Prominent for her charity and social activity, Natavan was first to provide her home city Shusha with drinking water.
Among her famous deeds was a water main that was first laid down in Shusha in 1883, thus solving the water problem of the townsfolk.
The local Russian "Kavkaz" newspaper wrote at the time: "Khurshud Banu-Begum left an eternal mark in the memories of the Shushavians and her glory will pass on from generation to generation". The springs built by Natavan from famous Shusha white stones were called by the townsfolks "Natavan springs" and were also considered historical monuments under protection.
Moreover, she also did a lot for the development and popularization of the famous breed of Karabakh horses. Karabakh horses from Natavan's stud were known as the best in Azerbaijan. In an international show in Paris in 1867 a Karabakh horse named Khan from Natavan's stud received a silver medal.
The daughter of the khan was also active in sponsoring one of the first literary societies. She established the first literary society in Shusha and went on to sponsor several more across the country. Majlis-I Uns (Society of Friends) became a renowned poetic group in Karabakh.
In 1858 the poetess met in Baku with the French writer Alexander Dumas, and presented her manual works. The French novelist said to have been charmed by her oriental beauty, literary and artistic talent.
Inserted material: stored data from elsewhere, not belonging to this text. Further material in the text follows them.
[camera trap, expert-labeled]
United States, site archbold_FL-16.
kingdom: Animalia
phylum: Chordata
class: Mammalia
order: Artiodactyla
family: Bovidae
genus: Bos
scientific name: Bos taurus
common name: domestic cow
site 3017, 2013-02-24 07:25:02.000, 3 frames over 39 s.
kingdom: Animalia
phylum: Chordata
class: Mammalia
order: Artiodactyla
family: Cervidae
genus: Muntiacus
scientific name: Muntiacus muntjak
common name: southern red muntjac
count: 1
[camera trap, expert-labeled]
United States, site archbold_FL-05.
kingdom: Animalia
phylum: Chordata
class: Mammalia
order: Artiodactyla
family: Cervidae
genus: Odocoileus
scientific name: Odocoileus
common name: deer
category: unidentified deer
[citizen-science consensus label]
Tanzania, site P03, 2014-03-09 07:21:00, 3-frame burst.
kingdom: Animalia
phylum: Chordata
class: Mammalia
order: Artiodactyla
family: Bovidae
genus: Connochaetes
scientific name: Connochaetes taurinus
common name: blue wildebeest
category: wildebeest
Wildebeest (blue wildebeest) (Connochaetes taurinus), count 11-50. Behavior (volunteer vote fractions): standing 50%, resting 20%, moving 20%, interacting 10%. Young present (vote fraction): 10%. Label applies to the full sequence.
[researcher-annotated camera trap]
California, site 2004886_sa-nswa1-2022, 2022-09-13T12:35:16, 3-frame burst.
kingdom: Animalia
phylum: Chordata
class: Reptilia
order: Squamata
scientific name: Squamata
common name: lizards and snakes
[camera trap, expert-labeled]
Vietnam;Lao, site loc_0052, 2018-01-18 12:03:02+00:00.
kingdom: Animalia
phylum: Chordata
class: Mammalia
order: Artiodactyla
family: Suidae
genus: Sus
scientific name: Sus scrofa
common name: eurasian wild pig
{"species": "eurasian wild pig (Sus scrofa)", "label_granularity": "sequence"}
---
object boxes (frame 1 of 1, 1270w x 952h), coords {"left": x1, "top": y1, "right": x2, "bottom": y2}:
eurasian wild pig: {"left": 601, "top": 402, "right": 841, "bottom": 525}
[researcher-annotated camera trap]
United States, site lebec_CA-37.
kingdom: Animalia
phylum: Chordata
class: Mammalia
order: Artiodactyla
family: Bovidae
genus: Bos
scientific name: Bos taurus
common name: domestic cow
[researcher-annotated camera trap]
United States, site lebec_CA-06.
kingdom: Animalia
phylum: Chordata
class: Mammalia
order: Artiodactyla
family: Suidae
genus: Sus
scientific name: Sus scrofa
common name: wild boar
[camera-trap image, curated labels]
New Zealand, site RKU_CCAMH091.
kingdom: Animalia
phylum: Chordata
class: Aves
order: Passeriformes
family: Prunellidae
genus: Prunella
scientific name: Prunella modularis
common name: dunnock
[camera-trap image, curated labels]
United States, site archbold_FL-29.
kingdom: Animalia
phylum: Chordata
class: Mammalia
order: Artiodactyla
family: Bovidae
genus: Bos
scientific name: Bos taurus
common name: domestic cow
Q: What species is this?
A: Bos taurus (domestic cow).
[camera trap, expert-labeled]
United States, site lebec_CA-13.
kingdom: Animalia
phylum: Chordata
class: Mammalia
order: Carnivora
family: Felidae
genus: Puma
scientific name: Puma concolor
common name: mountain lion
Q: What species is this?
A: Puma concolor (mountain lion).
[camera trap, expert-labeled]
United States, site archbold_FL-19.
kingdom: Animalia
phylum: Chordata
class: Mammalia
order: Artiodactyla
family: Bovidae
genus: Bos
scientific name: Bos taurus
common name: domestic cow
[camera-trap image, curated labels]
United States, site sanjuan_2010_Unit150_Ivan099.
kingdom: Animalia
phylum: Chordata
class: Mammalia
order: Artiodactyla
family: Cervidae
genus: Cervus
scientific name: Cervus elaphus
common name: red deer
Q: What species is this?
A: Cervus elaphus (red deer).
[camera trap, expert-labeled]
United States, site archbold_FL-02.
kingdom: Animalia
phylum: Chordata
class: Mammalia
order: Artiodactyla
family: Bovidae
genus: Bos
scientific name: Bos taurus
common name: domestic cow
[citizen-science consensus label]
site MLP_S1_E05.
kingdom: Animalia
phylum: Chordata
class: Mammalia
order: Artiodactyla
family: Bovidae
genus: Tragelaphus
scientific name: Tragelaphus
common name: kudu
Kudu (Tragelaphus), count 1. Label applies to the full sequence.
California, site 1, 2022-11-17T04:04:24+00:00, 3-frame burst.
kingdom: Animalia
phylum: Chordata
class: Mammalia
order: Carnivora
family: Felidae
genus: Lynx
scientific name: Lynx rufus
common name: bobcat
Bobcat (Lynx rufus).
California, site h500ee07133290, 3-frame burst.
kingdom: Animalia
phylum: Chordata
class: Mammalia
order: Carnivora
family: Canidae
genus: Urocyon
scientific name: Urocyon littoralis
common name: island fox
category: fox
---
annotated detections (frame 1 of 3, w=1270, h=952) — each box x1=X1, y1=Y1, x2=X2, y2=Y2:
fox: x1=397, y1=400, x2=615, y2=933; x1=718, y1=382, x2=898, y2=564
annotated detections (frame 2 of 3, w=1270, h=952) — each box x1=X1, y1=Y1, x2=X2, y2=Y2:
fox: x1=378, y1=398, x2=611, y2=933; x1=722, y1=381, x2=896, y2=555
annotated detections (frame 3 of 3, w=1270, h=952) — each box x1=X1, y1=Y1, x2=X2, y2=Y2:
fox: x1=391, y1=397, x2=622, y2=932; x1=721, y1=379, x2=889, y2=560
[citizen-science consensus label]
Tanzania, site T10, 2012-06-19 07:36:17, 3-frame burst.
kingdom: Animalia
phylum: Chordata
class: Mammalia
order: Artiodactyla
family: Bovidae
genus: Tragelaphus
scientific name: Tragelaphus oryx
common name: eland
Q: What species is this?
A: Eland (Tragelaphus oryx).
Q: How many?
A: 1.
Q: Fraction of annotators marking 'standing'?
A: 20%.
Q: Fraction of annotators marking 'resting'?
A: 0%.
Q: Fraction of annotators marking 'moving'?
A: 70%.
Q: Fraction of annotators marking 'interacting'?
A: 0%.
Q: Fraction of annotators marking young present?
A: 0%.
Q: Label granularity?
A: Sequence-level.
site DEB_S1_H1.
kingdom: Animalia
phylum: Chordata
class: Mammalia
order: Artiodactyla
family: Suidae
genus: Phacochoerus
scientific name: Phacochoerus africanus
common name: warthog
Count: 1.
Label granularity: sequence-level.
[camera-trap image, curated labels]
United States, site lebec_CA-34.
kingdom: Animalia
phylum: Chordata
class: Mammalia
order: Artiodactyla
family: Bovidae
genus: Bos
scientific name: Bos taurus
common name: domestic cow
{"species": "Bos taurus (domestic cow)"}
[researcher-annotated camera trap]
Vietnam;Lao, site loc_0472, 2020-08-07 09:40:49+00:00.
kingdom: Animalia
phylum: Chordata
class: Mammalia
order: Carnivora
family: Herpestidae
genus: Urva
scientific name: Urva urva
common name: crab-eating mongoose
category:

As an honored guest at Natavan’s family home, he was given a chess set after playing chess with his host.
The Alexandre Dumas Museum in Paris houses a hand-crafted pouch given by Natavan to French writer, when she defeated him in a chess game upon his halt in Shusha during his trip through Caucasus.
Natavan died in 1897 in Shusha. As a sign of respect, people carried her coffin on their shoulders all the way from Shusha to Agdam, some 30 km north-east, where she was buried in a family vault.